O episódio no Ceasa aconteceu em 2004, mas poderia ter sido agora. Durante os últimos 30 anos, o fotojornalista tem feito registros impactantes da miséria que assola a população fluminense. Como a foto de uma menina de 13 anos amamentando seus filhos gêmeos num barraco na Cidade de Deus, em 2000. Quatro anos depois, ele voltou à favela para uma reportagem sobre desabrigados que haviam sido deslocados para lá de forma provisória. Mas o que era temporário se tornou definitivo. As precárias e improvisadas casas de madeira haviam se tornado moradia permanente para uma legião de sem teto, vítimas das enchentes. As imagens feitas por Custodio ao longo dos anos mostram a perpetuação da pobreza – é bom lembrar que uma pesquisa recente revelou que a quantidade de pessoas passando fome quase dobrou em menos de dois anos, atingindo mais de 33 milhões de brasileiros.

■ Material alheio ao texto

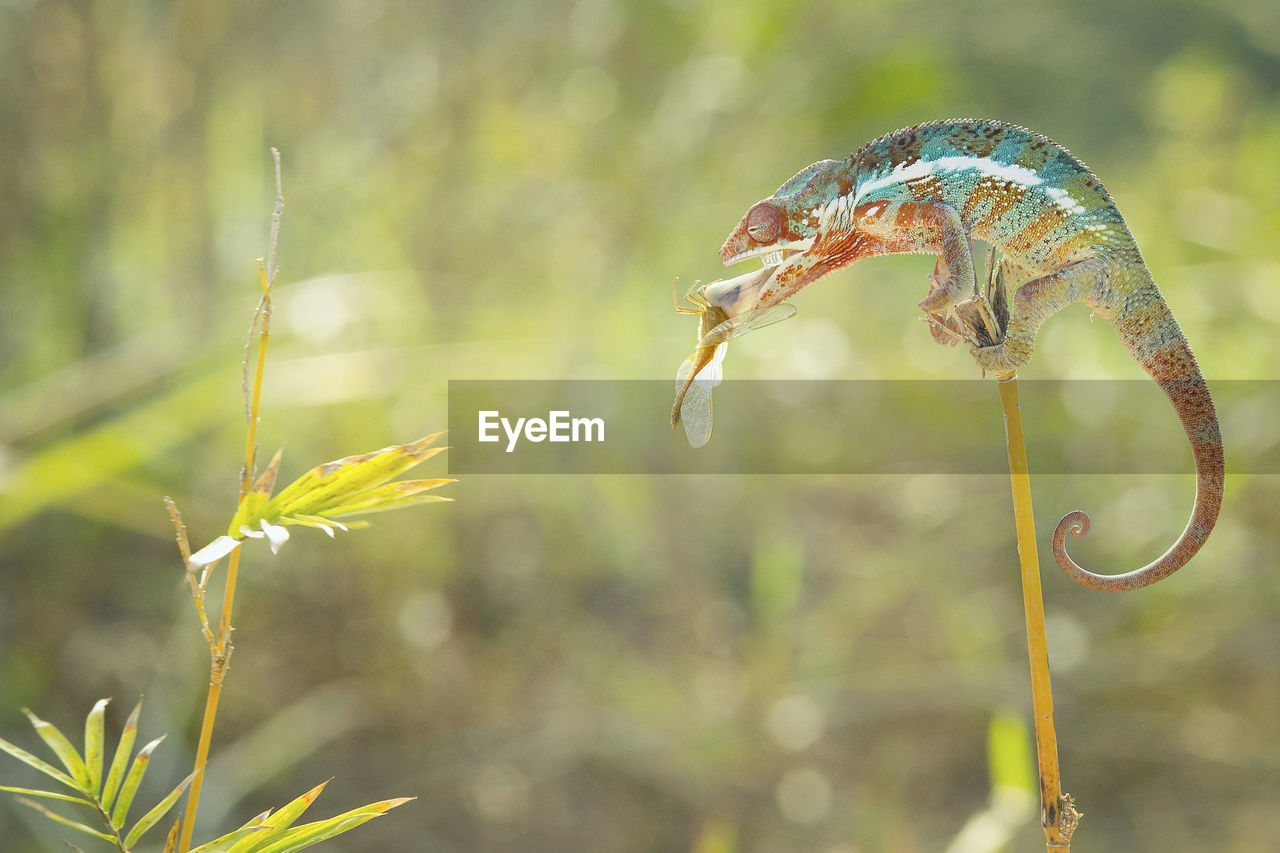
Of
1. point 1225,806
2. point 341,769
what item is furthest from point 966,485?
point 341,769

Esse quadro dramático tem origem numa série de razões, entre elas algumas apontadas por Custodio a partir de sua experiência em campo:
– O que mais me chama a atenção nesses anos todos é a quantidade de mães solo. Sobra para a mulher o peso maior da situação de miséria. Também vejo muita maternidade precoce, analfabetismo, crianças sem registro e crescimento desordenado.
Entre esses excluídos que ele flagrou durante seu trabalho estão mulheres num acampamento de desabrigados pela chuva em Sepetiba, na Zona Oeste, em 2011.

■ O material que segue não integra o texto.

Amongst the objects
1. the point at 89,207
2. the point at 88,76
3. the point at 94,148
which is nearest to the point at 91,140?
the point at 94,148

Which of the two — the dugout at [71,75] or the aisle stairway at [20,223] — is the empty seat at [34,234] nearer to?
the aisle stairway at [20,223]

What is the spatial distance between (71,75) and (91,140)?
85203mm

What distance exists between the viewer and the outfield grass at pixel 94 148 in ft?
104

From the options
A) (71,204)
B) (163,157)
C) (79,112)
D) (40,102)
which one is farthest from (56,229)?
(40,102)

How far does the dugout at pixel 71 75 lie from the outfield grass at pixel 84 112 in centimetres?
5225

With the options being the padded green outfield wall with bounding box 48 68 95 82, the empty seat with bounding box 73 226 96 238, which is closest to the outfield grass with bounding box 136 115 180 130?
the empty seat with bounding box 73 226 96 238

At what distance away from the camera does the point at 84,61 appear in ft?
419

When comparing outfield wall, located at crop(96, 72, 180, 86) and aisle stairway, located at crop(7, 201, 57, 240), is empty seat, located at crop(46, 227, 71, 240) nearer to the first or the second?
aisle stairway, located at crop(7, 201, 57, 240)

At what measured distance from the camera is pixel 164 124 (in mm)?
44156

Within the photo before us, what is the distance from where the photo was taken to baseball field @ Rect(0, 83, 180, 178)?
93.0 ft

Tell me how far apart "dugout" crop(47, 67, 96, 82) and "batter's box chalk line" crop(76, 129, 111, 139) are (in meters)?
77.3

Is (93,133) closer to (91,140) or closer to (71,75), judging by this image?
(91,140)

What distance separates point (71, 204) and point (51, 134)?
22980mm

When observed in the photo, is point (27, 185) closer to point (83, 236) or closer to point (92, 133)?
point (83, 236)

As duas imagens mais antigas guardadas no IMS datam de 1972 e mostram as antigas palafitas do Complexo da Maré, em frente à Ilha do Fundão. Em 1999, foi a vez de Custódio fotografar uma situação semelhante: as palafitas no Rio Farias-Timbó, em Bonsucesso.
– Passados 50 anos dessas primeiras fotos, o que se percebe é que há um processo lento e gradual de degradação ambiental e desigualdade social – lamenta o fotojornalista, um dos mais destacados cronistas visuais do Rio de Janeiro.